Выпишите из текста о фильме дословно отрывок, начиная со слов «Мир вокруг героев» и продолжая до слов «этот громоздкий параллелепипед.» включительно.

## Приведённый текст
● ● ●

Мир вокруг героев этого фильма словно составлен из объемных объектов правильной формы. Дети выходят из-за грани огромного куба — строй этих стандартных сооружений неясного назначения вытянут вдоль дороги. Взгорье, по которому карабкаются ребятишки, — вылитый скат пирамидального террикона. Ввысь уходят рифленые, с номерами-цифрами в рост человека, стены портовых ангаров, в вакуумной пустоте которых гулко отдаются звуки голосов и шагов. Среда этого фильма — явно искусственного происхождения, но кажется, что составляющие ее геометричные формы нерукотворны: даже самые функциональные промышленные объекты словно созданы здесь из каких-то неведомых пород и пребывают в незыблемости, как древние пирамиды. Выступ мола, как бы вдвинутый в море, должен, казалось, выглядеть чужеродным средь омывающей его стихии. Но она здесь так же извечна и метафизична, что и этот громоздкий параллелепипед.
Пустоватые города, изображенные Георгом Гроссом на холстах 1920 года, словно сложены из ровных стандартных кубиков. Их населяют то ли манекены, то ли — инвалиды с протезами вместо культей. Тела этих обитателей словно состоят из обточенных цилиндриков, а вместо голов у них — столь же гладкие, округлые или яйцевидные, болвашки. Как и положено манекенам, они застыли здесь в самых нелепых искусственных позах. У Барской же — никаких манекенов. Выщербленные бетонные плиты сползают к морю, но на них сидят живые и трогательные малыши, вихрастый Буби в картузике и его подружка Эмма — ушастенькая, с тонкой шейкой и гладкой стрижкой «под мальчика», — и поют, горемыки, свои грустные песенки. Морские стихии забраны гранитом —но в их искрящихся волнах азартно плещутся радостные и, как им здесь и положено, совершенно голые мальчишки. Совсем уж изумляет, что Барская заставляет их во всей своей природной красе друг за дружкой взбегать по ступеням набережной — видно, с каким удовольствием снимались кадры с этими отнюдь не малыми детушками. Столь смелое изображение явно навеяно мифом о рождении из животворных водных стихий прекрасной и нагой Венеры — ясно, что в годы первых пятилеток авторы вряд ли широко оповещали об этом очевиднейшем источнике их «телесных» кадров. А при нужде — вероятно, пустились бы в идеологически верные, но крайне витиеватые рассуждения: если сама жизнь материалистически зародилась в морских стихиях, отчего бы и революционному бурлению не воплотиться в образе здоровых, прокаленных солнцем и просоленных морской пеной пролетарских детей, из этой же пены и под этим солнцем возникающих, — стихия рождает стихию! Над сумрачной Германией словно зазвенел бодрый советский девиз «Солнце, воздух и вода — наши лучшие друзья», и вместо унылых мотивов болезненной «новой вещественности» грянул мажорный Александр Дейнека с его культом здоровых спортивных тел, хотя его «Будущие летчики» (1937) к моменту съемок фильма еще не написаны.

● ● ●

## Выдержки из данных
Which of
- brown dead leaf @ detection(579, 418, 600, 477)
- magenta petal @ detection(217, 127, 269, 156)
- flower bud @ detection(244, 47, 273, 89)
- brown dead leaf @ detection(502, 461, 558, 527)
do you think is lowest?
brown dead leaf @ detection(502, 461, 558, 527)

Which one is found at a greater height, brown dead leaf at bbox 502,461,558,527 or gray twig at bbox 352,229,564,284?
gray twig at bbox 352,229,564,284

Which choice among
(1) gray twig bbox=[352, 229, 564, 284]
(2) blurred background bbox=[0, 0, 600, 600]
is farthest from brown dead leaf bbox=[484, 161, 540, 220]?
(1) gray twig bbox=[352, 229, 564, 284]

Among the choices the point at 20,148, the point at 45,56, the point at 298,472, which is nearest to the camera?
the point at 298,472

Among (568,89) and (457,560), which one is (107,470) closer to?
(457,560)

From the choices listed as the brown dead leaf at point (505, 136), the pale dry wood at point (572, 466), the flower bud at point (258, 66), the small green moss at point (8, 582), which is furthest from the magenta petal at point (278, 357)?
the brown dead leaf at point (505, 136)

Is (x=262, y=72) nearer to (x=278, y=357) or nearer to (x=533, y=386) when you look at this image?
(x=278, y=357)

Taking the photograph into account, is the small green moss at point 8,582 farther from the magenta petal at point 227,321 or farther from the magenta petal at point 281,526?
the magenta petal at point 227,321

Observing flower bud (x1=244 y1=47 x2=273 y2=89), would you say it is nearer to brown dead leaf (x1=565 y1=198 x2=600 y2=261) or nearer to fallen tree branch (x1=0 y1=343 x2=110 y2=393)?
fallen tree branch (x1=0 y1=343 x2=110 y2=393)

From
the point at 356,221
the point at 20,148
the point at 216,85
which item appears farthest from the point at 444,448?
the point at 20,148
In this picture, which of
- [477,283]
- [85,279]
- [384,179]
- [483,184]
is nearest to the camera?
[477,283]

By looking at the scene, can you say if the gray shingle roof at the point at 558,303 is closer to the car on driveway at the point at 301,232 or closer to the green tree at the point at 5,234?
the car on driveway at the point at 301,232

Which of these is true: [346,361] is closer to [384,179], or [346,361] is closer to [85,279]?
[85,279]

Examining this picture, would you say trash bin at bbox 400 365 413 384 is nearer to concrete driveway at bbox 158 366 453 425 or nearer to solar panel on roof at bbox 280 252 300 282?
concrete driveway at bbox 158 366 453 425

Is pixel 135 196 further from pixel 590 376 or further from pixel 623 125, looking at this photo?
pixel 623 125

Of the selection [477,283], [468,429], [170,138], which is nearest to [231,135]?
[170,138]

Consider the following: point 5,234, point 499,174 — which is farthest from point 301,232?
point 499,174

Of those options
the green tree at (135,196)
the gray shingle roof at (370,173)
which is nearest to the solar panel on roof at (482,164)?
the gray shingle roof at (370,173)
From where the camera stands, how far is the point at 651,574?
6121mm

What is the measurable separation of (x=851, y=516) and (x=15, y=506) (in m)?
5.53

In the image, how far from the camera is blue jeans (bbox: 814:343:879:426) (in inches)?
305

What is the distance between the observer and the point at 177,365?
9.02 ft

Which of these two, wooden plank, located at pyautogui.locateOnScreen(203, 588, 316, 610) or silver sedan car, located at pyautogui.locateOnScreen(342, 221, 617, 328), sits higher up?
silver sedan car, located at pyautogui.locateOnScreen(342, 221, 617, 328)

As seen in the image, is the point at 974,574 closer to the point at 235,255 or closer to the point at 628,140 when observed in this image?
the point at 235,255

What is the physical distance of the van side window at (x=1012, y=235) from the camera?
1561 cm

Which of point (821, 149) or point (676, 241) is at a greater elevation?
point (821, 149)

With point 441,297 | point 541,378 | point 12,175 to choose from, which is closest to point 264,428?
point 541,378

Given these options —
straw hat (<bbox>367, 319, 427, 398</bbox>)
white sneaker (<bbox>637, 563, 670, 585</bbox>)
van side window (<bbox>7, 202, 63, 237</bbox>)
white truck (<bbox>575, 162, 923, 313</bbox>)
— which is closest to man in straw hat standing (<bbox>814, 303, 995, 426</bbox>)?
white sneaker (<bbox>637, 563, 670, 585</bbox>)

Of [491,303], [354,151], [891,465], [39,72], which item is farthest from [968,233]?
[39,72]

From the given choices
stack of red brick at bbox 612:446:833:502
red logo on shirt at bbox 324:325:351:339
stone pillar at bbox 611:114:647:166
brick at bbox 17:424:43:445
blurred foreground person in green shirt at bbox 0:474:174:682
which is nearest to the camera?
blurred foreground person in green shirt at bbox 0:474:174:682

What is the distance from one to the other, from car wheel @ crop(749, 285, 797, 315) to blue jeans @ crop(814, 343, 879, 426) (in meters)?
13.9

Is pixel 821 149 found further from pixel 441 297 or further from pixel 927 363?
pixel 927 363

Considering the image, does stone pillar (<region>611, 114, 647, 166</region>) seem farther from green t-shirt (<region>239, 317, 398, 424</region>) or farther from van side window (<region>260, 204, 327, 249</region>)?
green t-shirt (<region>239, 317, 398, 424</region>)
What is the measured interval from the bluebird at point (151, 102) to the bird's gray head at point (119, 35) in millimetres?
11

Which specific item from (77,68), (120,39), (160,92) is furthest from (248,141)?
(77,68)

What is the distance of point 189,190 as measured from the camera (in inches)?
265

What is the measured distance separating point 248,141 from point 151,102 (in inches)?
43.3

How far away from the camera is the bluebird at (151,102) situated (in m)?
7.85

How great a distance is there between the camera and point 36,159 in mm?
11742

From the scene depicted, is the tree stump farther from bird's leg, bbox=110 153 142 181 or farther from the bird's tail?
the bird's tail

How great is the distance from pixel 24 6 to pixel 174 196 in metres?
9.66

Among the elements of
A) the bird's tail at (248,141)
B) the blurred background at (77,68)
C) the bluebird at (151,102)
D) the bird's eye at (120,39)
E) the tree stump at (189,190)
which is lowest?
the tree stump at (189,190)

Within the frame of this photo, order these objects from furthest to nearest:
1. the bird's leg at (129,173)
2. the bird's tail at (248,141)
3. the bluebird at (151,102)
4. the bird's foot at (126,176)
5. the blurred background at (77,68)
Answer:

● ● ●

## Ответ
Мир вокруг героев этого фильма словно составлен из объемных объектов правильной формы. Дети выходят из-за грани огромного куба — строй этих стандартных сооружений неясного назначения вытянут вдоль дороги. Взгорье, по которому карабкаются ребятишки, — вылитый скат пирамидального террикона. Ввысь уходят рифленые, с номерами-цифрами в рост человека, стены портовых ангаров, в вакуумной пустоте которых гулко отдаются звуки голосов и шагов. Среда этого фильма — явно искусственного происхождения, но кажется, что составляющие ее геометричные формы нерукотворны: даже самые функциональные промышленные объекты словно созданы здесь из каких-то неведомых пород и пребывают в незыблемости, как древние пирамиды. Выступ мола, как бы вдвинутый в море, должен, казалось, выглядеть чужеродным средь омывающей его стихии. Но она здесь так же извечна и метафизична, что и этот громоздкий параллелепипед.